----- Extrait retenu -----

Bernard Henri-Lévy gagne son procès contre un SDF qui lui devra 1900 euros de dommages et intérêts

Bernard-Henri Lévy peut être satisfait : le Tribunal de Grande Instance de Paris a accueilli ce matin sa demande tendant au paiement de dommages et intérêt pour préjudice moral, sur le fondement de la responsabilité délictuelle d’une personne sans domicile fixe.

Pour rappel, cette action en responsabilité avait été engagée par le philosophe il y a près de dix mois, suite aux insultes du SDF qui l’aurait reconnu dans la rue. Ce dernier, en colère, aurait lancé au philosophe “tu fais partie de la caste des juifs qui contrôlent le monde“, avant de tenir des propos négationnistes.

Alors qu’habituellement la police ne se déplace pas pour des faits d’invectives de personnes sans domicile fixe, cette fois-ci, elle s’est déplacée, après avoir été alertée. Le SDF est rapidement maîtrisé.

Si lors de sa comparution immédiate, ce dernier s’en sort avec du sursis sur le plan pénal, Bernard-Henri Lévy avait décidé, après conseil de ses deux avocats, d’engager une action sur le plan civil. Il affirmait d’ailleurs à ce sujet l’année dernière au Parisien: « Au cœur du fascisme français il y a la haine de l’argent ».

N’ayant pas les moyens financiers, le sans domicile fixe ne pourra pas constituer une défense suffisante à temps (selon des sources proches, son aide juridictionnelle aurait fait l’objet d’un sursis à statuer devant le tribunal juste avant la clôture de l’instruction, sur demande d’un des avocats du philosophe), le procès est finalement gagné par le demandeur.

Le sans domicile fixe, qui des sources proches du dossier, est âgé d’une cinquantaine d’années et arpente généralement les rues du XVIIème arrondissement de Paris, est finalement condamné à 1900 euros de dommages et intérêts, alors que la partie demanderesse demandait 8400 euros.

Une condamnation qui risque de faire grand bruit, lorsque l’on sait que le patrimoine de “BHL” pèse aujourd’hui environ 450 millions d’euros, selon le témoignage d’un de ses proches dans un article du Parisien paru en 2010. Il est à la tête de huit sociétés de gestion de patrimoine, immobilières et financières, ainsi qu’une société de production de cinéma, “Les Films du lendemain”.

Jean-David Dreyfus, pour Nordpresse.

-----

### [Exercices à réaliser]
1. Relevez tous les montants en euros mentionnés dans l'article.
2. Résumez plus brièvement le paragraphe de l'article qui commence par « Pour rappel, cette action en responsabilité », sans perdre ses faits essentiels.
3. Dans l'article, renommez "XVIIème" en "XVème" en réécrivant le passage allant de "Le sans domicile fixe, qui" jusqu'à "demandait 8400 euros." inclus.
Le matériel qui suit n'est pas nécessaire.

----- Section des données -----

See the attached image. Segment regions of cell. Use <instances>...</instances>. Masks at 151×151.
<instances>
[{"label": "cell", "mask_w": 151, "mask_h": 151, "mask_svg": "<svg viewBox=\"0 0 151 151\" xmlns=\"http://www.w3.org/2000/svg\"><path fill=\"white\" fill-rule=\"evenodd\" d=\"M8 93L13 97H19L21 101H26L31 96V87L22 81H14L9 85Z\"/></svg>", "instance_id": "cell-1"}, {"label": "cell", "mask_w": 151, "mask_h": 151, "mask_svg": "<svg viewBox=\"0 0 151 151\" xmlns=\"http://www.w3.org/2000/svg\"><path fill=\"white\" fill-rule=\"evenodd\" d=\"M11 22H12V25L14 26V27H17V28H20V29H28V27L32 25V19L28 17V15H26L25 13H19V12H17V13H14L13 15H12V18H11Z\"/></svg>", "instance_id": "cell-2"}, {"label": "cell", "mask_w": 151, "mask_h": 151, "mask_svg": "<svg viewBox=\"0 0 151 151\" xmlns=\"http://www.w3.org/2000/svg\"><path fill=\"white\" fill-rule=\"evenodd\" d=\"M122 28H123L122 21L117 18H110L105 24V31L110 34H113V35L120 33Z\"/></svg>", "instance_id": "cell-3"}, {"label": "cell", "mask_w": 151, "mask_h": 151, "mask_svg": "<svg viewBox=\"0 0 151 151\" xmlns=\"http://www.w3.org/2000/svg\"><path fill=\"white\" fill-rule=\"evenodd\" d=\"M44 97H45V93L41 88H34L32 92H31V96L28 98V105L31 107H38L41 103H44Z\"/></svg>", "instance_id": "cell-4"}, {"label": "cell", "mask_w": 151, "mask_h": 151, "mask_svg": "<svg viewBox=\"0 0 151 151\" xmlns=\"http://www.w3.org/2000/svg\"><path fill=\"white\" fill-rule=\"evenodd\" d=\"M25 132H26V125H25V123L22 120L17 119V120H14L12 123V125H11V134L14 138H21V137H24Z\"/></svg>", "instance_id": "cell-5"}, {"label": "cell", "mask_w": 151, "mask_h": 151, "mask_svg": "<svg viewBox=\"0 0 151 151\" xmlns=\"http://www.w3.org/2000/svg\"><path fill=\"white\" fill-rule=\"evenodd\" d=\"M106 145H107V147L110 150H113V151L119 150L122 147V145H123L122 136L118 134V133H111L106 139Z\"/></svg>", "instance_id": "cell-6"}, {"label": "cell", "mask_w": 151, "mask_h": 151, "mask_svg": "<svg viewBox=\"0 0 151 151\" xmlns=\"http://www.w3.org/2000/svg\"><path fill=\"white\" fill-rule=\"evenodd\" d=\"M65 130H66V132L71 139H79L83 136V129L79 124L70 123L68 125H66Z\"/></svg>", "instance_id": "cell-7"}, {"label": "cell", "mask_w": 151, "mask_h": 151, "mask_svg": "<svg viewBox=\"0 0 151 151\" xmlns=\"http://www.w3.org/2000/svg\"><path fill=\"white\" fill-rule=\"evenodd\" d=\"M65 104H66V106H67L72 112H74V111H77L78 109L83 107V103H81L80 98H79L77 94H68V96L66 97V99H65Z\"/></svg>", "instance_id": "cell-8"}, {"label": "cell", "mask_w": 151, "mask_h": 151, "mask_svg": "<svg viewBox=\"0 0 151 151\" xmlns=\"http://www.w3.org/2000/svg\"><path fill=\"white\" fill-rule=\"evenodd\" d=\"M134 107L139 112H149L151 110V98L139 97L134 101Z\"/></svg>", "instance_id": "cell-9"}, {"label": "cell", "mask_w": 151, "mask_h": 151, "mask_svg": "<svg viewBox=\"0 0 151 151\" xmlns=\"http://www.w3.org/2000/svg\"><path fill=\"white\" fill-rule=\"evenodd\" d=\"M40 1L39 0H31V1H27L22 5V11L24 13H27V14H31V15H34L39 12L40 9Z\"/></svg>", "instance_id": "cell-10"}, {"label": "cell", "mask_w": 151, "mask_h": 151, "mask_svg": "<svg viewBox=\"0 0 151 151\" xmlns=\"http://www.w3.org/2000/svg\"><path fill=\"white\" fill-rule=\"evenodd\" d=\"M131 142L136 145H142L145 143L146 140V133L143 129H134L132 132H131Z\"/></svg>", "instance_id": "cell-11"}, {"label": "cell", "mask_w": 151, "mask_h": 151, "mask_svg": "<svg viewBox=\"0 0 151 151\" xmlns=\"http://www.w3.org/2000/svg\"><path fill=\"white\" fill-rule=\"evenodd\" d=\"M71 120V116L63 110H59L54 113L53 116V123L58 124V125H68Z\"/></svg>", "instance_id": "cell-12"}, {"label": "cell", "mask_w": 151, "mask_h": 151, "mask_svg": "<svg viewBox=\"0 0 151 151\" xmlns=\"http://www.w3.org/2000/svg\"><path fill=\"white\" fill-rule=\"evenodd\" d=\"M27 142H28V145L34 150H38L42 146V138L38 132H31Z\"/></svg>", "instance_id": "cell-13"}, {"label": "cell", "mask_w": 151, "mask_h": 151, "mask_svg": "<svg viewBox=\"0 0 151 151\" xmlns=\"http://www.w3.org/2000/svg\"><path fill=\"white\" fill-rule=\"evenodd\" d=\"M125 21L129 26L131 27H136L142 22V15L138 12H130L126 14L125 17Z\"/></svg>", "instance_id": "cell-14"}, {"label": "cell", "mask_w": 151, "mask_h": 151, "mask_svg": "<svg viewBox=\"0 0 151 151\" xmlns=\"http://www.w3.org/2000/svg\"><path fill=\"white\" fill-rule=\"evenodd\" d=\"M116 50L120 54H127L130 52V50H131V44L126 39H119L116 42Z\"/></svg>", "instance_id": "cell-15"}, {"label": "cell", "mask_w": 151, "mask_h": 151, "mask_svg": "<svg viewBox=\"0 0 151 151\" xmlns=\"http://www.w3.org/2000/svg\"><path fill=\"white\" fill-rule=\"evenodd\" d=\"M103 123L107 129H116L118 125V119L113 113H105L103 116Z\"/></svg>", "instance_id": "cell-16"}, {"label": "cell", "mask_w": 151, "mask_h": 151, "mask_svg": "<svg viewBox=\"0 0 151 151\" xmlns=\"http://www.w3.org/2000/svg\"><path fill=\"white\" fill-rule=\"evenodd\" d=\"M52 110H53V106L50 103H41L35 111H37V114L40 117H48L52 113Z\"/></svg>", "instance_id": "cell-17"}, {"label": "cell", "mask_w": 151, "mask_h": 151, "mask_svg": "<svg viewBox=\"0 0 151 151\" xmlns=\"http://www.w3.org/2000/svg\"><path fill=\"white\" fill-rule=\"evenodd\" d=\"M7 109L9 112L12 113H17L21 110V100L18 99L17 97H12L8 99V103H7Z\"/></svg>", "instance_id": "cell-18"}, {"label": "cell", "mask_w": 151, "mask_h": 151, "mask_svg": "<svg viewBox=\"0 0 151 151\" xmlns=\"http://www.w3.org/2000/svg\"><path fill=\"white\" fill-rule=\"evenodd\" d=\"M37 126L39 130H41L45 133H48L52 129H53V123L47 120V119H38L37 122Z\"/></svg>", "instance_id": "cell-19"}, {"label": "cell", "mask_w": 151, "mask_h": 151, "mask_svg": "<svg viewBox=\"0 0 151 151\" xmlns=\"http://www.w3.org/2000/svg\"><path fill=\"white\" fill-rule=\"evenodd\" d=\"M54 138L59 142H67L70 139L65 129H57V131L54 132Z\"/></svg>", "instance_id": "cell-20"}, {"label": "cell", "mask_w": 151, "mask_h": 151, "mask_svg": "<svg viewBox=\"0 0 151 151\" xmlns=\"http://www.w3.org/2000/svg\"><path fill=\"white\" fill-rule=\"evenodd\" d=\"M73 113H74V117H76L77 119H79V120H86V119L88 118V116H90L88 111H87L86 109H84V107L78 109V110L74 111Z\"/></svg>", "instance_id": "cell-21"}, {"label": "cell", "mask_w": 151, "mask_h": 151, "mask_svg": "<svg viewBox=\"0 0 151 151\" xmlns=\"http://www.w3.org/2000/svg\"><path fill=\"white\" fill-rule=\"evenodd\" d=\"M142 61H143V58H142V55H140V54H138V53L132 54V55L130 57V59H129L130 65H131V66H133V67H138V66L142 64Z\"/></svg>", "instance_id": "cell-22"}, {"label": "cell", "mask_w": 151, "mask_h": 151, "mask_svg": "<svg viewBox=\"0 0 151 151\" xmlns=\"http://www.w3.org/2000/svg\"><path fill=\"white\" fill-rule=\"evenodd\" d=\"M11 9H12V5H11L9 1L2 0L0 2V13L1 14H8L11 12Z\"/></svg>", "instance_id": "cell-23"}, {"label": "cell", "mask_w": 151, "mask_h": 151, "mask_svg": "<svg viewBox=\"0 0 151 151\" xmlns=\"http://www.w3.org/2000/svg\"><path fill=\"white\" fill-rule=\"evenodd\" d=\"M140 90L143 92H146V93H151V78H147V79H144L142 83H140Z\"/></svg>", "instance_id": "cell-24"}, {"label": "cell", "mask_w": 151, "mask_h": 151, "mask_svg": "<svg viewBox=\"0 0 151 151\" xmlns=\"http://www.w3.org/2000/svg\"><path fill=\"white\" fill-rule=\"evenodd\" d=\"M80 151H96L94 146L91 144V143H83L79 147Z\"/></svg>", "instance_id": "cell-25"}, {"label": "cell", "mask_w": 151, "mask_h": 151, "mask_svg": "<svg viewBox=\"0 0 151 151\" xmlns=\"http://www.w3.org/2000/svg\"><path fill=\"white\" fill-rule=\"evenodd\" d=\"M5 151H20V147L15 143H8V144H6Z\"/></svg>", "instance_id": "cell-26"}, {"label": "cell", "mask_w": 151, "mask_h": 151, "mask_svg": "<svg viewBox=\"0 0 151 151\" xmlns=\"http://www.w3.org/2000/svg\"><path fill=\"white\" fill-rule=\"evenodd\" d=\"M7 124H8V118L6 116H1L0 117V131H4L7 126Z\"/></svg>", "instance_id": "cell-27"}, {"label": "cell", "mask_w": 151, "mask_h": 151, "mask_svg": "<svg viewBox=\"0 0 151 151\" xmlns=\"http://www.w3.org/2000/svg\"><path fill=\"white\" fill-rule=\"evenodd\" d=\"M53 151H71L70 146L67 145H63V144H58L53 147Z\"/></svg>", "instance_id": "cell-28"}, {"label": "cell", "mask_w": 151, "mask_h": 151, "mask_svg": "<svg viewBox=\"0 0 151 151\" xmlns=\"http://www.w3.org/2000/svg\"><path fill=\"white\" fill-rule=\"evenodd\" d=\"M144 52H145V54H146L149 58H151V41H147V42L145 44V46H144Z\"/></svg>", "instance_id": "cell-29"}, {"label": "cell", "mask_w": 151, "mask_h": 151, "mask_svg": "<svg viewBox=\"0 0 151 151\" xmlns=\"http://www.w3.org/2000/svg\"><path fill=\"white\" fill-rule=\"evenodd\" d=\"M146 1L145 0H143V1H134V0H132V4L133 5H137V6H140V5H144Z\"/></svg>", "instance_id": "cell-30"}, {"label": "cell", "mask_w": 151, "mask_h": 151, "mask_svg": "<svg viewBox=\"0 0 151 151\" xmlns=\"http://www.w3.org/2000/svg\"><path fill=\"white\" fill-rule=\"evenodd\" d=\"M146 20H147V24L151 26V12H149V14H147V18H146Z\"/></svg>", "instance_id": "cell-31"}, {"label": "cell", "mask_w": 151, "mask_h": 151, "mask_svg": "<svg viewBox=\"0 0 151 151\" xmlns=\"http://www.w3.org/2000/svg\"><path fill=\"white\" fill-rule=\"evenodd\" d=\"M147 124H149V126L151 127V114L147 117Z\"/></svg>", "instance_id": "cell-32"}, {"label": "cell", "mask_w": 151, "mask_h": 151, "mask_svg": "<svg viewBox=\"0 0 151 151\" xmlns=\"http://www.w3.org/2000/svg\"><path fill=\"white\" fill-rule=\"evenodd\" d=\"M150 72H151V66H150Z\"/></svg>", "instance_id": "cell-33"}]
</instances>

-----

### [Réponses par numéro]
1. 1900 euros, 8400 euros, 450 millions d'euros

2. Le philosophe a engagé cette action il y a près de dix mois. Un SDF qui l'aurait reconnu dans la rue l'avait insulté en lui lançant « tu fais partie de la caste des juifs qui contrôlent le monde ». Il aurait ensuite tenu des propos négationnistes.

3.
Le sans domicile fixe, qui des sources proches du dossier, est âgé d’une cinquantaine d’années et arpente généralement les rues du XVème arrondissement de Paris, est finalement condamné à 1900 euros de dommages et intérêts, alors que la partie demanderesse demandait 8400 euros.